In Pictures
Yemen: Arabia’s wildlife supermarket
Exotic wildlife is often smuggled from the Horn of Africa through Yemen to rich buyers in the Gulf.
Beit al-Faqih, Yemen – The dealer and prospective buyer were casually introduced to one another, and two small cheetah cubs were brought into the room. Visibly underweight and with dirty yellow fur, they limped and meowed meekly.
The animals were weak and slow, and their skin hung loosely from their bones. Two other cubs had perished and their emaciated carcasses lay nearby.
Ali, a dealer of rare animals in Beit al-Faqih, a city in western Yemen, claimed to have had eight cheetah cubs in his possession. Four had recently been sold to a Saudi family, he said on the condition of anonymity. It had only taken an hour in the city’s Friday animal market to find him. Posing as buyers for a European zoo, nobody questioned why two tall, white foreigners were looking to buy African animals in Yemen. None of the livestock traders who descend on the city each week seemed surprised when asked if they had lions, leopards, or cheetahs for sale.
Yemeni traders know that foreigners wandering though their souk are not simply looking for camels or cheap Ethiopian sheep. The city has become a hub for the lucrative trade in wild animals, smuggled across the Red Sea between Africa and the Arabian Peninsula. Visitors from the Gulf states looking for exotic animals for private collections and pets have become a common sight in western Yemen.
While the exact numbers are unavailable, the trend seems to have put a dent in the cheetah population across Somalia, whose autonomous Somaliland region – located across the Gulf of Aden from Yemen – is used as a staging ground for the smuggling. In an ironic twist, Yemen, the poorest country in the Arab world, is now allegedly one of the world’s most lucrative conduits for wildlife crime.
Research compiled by the Cheetah Conservation Fund (CCF) suggests that many cubs taken from the wild in Africa die before reaching their final destination in the Arabian Peninsula. The secretive nature of the smuggling industry and the volatility of the Horn of Africa and Yemen mean that few statistics are available on the animal trafficking business between Africa and Arabia.
Patricia Tricorache, CCF’s project director, believes the Gulf’s insatiable demand for wild pets like cheetahs is decimating the species. “The mortality rate for cheetah cubs is a disaster for a population that is already teetering. The species used to thrive across East Africa, all the way across the Gulf and into Central Asia. Now there are as few as 10,000 left, and these are being harvested like a cash crop.”
Over the course of a year, each visit to the western coast of Yemen yielded a little more insight into the trade. Animals are snatched from the bush in Kenya and Ethiopia before being passed on through loose networks of dealers over a period of weeks.
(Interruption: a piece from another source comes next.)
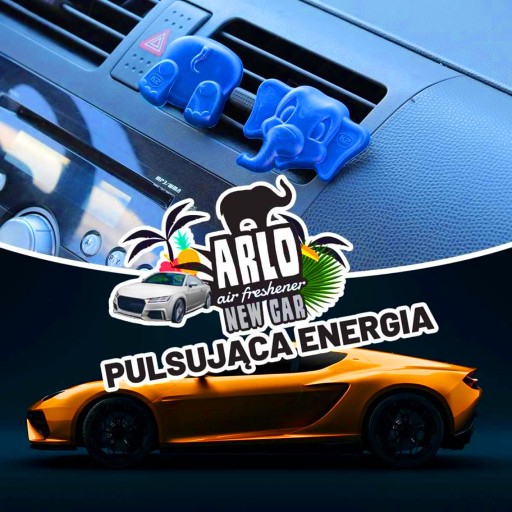 K2 ARLO ENERGY ELEPHANT NEWCAR KONTROLOVANÁ VÔŇA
From sparsely populated beaches in Somaliland, the animals are shipped across the Gulf of Aden and the Red Sea, and arrive on Yemen’s western coastline.
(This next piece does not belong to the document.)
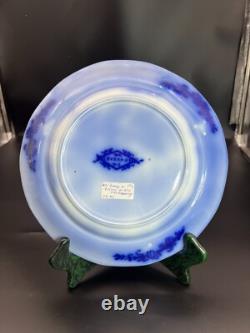 Flow Blue Penang Dinner Plate 10 5/16 William Ridgway 1879-1920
Yemeni traders often pay only around $200 per cub on the Somali coast, while the final selling price for each cheetah sold in the Gulf ranges from $4,000-7,000. The CCF and the Welthungerlife sanctuary in Somaliland estimate that about 300 cheetah cubs pass through Yemen each year.
The animals often change hands again, between dealers in Yemeni cities like Haradh and Beit al-Faqih near the Bab al-Mandeb peninsula, before heading north along a wide tarmac road that runs towards the country’s northern border. Neighbouring Saudi Arabia’s porous frontier has been turned into a wildlife superhighway.
Little enforcement
Lawlessness in Yemen and the Horn of Africa create a profitable atmosphere for the illegal wildlife trade. Yemen’s government, which faces major challenges from separatists in the north and south and attacks by al-Qaeda-affiliated fighters, struggles to prevent the trade in wild animals. The country’s former environment minister and lifelong conservationist Abdulrahman F al-Eryani is pessimistic about the potential for greater enforcement in the country.
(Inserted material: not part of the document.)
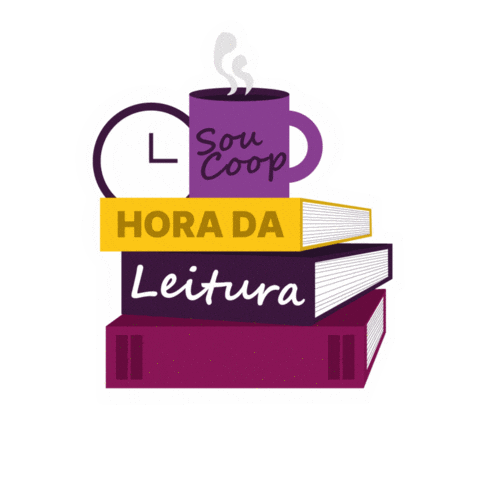 Cooperativismo Biblioteca Sticker by Sistema Ocergs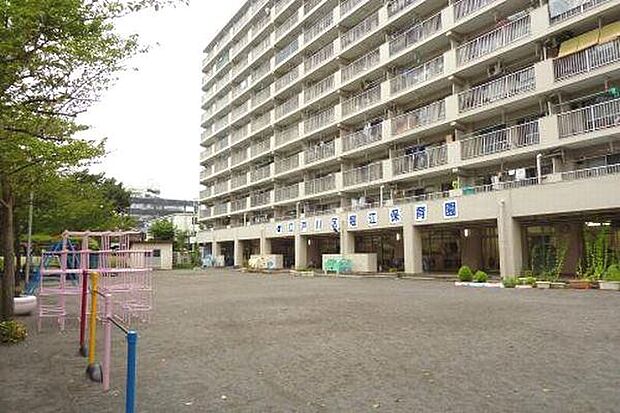 幼稚園、保育園「堀江保育園まで518m」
He said apologetically: “Yemen is going through socio-political chaos. It has always had little budget for environmental protection, which makes any expectation of enforcement against animal smuggling unrealistic.”
David Stanton, who runs a foundation to protect Yemeni leopards and has lived in the country for nearly 20 years, is one of the few outsiders to have attempted to scrape the surface of the industry in Yemen.
“The feeling that wildlife crime is not really a crime is almost universal,” Stanton said. “Yemenis involved in the wildlife trade probably know that it is illegal, but I doubt that many of them feel that it is unethical or immoral.”
Yet a recent resolution by the UN’s Economic and Social Council suggests strong links between the illegal shipments of guns, people, drugs and wildlife. Regardless of the perceived morality, demand for exotic pets in Dubai, Jeddah and Doha can fund far more serious crime in the region.